▸ To do
Copy out the entries below precisely; nothing is to be omitted.

▸ Exercise input
+ + + + + + +

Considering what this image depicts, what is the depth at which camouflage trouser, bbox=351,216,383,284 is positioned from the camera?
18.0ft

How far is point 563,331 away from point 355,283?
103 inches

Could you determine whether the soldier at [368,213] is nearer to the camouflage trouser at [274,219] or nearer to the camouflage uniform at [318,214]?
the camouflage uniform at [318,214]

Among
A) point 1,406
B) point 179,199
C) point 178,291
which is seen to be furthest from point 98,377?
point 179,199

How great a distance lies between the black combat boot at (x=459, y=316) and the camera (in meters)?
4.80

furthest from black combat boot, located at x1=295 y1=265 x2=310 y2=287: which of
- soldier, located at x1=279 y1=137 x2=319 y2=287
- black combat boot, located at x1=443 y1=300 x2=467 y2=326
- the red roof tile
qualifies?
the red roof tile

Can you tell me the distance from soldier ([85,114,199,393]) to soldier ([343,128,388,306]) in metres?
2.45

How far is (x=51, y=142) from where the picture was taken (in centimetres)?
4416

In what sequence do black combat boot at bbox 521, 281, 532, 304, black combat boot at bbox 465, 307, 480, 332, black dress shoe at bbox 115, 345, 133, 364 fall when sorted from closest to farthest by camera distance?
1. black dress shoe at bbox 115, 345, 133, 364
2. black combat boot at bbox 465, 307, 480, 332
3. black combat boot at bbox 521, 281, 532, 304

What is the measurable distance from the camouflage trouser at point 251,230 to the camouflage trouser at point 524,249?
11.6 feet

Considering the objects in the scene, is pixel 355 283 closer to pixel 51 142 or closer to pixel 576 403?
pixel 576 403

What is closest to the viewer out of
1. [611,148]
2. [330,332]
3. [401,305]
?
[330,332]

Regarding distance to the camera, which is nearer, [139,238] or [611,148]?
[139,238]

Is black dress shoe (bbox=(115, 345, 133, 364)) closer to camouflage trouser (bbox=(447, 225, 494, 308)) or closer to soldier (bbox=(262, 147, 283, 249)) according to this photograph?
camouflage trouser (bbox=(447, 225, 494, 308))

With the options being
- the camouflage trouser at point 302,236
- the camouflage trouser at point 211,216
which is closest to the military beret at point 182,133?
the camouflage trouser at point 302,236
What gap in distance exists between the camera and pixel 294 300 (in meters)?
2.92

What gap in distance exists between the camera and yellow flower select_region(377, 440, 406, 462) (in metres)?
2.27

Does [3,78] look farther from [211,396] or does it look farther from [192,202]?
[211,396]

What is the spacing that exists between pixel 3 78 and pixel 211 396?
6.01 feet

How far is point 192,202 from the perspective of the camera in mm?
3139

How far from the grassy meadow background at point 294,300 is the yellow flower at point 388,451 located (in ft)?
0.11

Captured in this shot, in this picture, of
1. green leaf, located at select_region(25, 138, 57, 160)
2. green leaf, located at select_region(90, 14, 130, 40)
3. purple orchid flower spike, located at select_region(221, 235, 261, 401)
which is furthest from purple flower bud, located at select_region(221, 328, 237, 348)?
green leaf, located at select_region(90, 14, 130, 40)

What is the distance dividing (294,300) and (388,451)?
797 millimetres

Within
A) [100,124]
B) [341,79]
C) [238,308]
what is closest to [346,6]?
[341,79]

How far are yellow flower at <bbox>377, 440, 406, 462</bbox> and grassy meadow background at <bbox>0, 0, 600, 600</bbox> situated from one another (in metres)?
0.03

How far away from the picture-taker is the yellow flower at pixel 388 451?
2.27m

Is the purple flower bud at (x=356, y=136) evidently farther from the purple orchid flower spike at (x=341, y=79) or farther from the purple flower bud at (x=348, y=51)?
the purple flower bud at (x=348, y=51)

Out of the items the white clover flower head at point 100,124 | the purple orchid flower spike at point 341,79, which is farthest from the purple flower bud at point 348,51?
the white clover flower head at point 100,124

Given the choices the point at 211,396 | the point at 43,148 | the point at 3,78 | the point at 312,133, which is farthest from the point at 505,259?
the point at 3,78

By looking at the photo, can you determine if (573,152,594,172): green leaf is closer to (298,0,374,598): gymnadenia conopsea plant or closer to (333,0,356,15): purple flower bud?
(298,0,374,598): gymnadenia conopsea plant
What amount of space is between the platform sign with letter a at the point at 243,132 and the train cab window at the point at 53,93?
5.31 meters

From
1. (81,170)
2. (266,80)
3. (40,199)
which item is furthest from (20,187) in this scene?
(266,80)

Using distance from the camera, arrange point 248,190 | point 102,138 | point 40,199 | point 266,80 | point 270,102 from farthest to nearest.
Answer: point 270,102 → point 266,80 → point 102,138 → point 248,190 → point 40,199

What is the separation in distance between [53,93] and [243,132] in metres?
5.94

+ + + + + + +

▸ Expected answer
Considering what this image depicts, what is the depth at which camouflage trouser, bbox=351,216,383,284 is positioned from the camera?
18.0ft

How far is point 563,331 away from point 355,283?
103 inches

Could you determine whether the soldier at [368,213] is nearer to the camouflage trouser at [274,219] or nearer to the camouflage uniform at [318,214]?
the camouflage uniform at [318,214]

Among
A) point 1,406
B) point 179,199
C) point 178,291
which is seen to be furthest from point 98,377?
point 179,199

How great a distance lies between the black combat boot at (x=459, y=316) and the camera (in meters)?
4.80

furthest from black combat boot, located at x1=295 y1=265 x2=310 y2=287: which of
- soldier, located at x1=279 y1=137 x2=319 y2=287
- black combat boot, located at x1=443 y1=300 x2=467 y2=326
- the red roof tile
qualifies?
the red roof tile

Can you tell me the distance from soldier ([85,114,199,393]) to soldier ([343,128,388,306]) in metres?
2.45

How far is (x=51, y=142) from where the picture was taken (in centimetres)?
4416

In what sequence do black combat boot at bbox 521, 281, 532, 304, black combat boot at bbox 465, 307, 480, 332, black dress shoe at bbox 115, 345, 133, 364 fall when sorted from closest to farthest by camera distance?
1. black dress shoe at bbox 115, 345, 133, 364
2. black combat boot at bbox 465, 307, 480, 332
3. black combat boot at bbox 521, 281, 532, 304

What is the measurable distance from the camouflage trouser at point 251,230 to the camouflage trouser at point 524,249?
11.6 feet

Considering the objects in the scene, is pixel 355 283 closer to pixel 51 142 or closer to pixel 576 403?
pixel 576 403

What is closest to the viewer out of
1. [611,148]
2. [330,332]
3. [401,305]
?
[330,332]

Regarding distance to the camera, which is nearer, [139,238] or [611,148]?
[139,238]

Is black dress shoe (bbox=(115, 345, 133, 364)) closer to camouflage trouser (bbox=(447, 225, 494, 308)) or closer to soldier (bbox=(262, 147, 283, 249)) according to this photograph?
camouflage trouser (bbox=(447, 225, 494, 308))

With the options being
- the camouflage trouser at point 302,236
- the camouflage trouser at point 211,216
which is closest to the military beret at point 182,133?
the camouflage trouser at point 302,236
What gap in distance exists between the camera and pixel 294 300 (in meters)?
2.92

What gap in distance exists between the camera and yellow flower select_region(377, 440, 406, 462) (in metres)?
2.27

Does [3,78] look farther from [211,396] or does it look farther from [192,202]?
[211,396]

What is the spacing that exists between pixel 3 78 and pixel 211 396?
6.01 feet

How far is point 192,202 from the perspective of the camera in mm?
3139

How far from the grassy meadow background at point 294,300 is the yellow flower at point 388,451 located (in ft)?
0.11

Captured in this shot, in this picture, of
1. green leaf, located at select_region(25, 138, 57, 160)
2. green leaf, located at select_region(90, 14, 130, 40)
3. purple orchid flower spike, located at select_region(221, 235, 261, 401)
which is furthest from purple flower bud, located at select_region(221, 328, 237, 348)?
green leaf, located at select_region(90, 14, 130, 40)

What is the distance dividing (294,300) and (388,451)?
797 millimetres

Within
A) [100,124]
B) [341,79]
C) [238,308]
what is closest to [346,6]?
[341,79]

How far are yellow flower at <bbox>377, 440, 406, 462</bbox> and grassy meadow background at <bbox>0, 0, 600, 600</bbox> situated from one another (in metres)?
0.03

How far away from the picture-taker is the yellow flower at pixel 388 451?
2.27m

Is the purple flower bud at (x=356, y=136) evidently farther from the purple orchid flower spike at (x=341, y=79) or farther from the purple flower bud at (x=348, y=51)?
the purple flower bud at (x=348, y=51)

Out of the items the white clover flower head at point 100,124 | the purple orchid flower spike at point 341,79, which is farthest from the purple flower bud at point 348,51?
the white clover flower head at point 100,124

Given the choices the point at 211,396 | the point at 43,148 | the point at 3,78 | the point at 312,133, which is farthest from the point at 505,259?
the point at 3,78

By looking at the photo, can you determine if (573,152,594,172): green leaf is closer to (298,0,374,598): gymnadenia conopsea plant or closer to (333,0,356,15): purple flower bud?
(298,0,374,598): gymnadenia conopsea plant
What amount of space is between the platform sign with letter a at the point at 243,132 and the train cab window at the point at 53,93?
5.31 meters

From
1. (81,170)
2. (266,80)
3. (40,199)
which item is furthest from (20,187) in this scene?
(266,80)

Using distance from the camera, arrange point 248,190 | point 102,138 | point 40,199 | point 266,80 | point 270,102 from farthest to nearest.
Answer: point 270,102 → point 266,80 → point 102,138 → point 248,190 → point 40,199

What is the separation in distance between [53,93] and [243,132] in metres?
5.94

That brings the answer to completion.